:: Input records ::
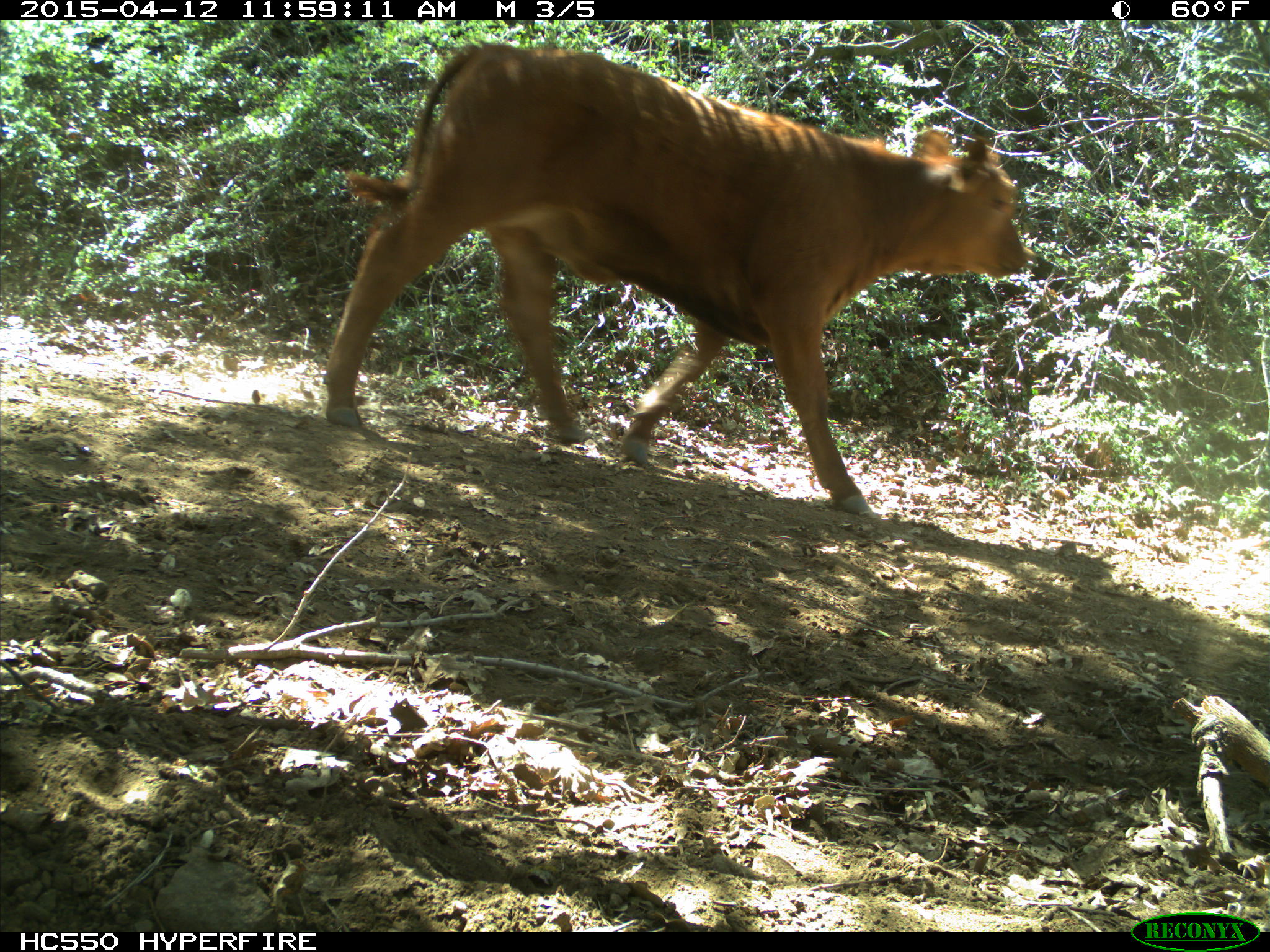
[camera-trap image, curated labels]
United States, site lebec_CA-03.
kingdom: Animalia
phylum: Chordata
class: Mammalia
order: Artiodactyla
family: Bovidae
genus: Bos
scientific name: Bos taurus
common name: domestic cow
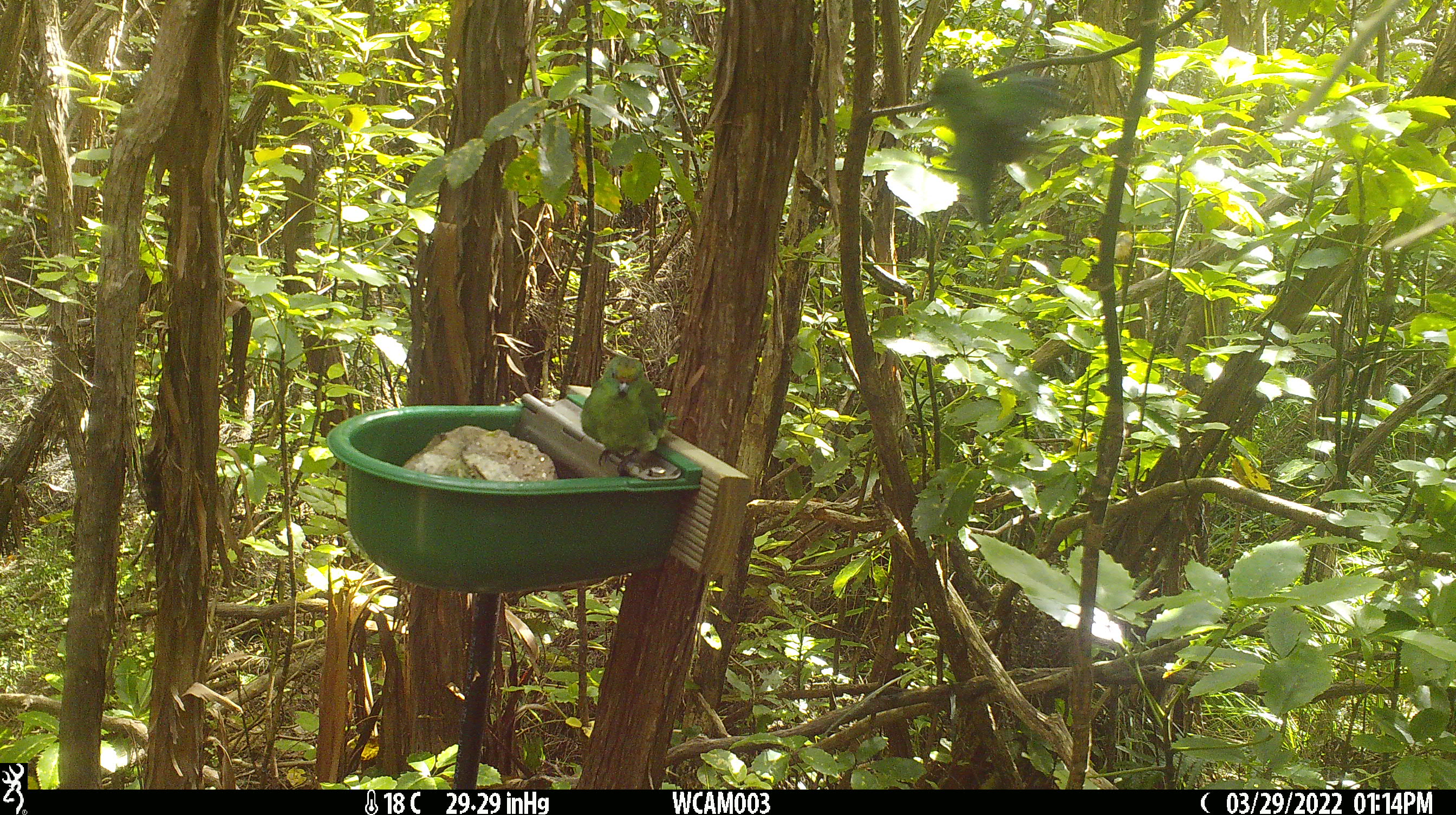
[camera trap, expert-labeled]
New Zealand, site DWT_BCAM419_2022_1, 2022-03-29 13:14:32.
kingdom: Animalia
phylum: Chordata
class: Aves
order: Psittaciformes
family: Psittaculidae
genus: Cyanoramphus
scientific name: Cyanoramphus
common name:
:::
**Instructions to follow**
State the number of lines in this listing that contain the string "trap", and add nothing else.

**Exercise solution**
2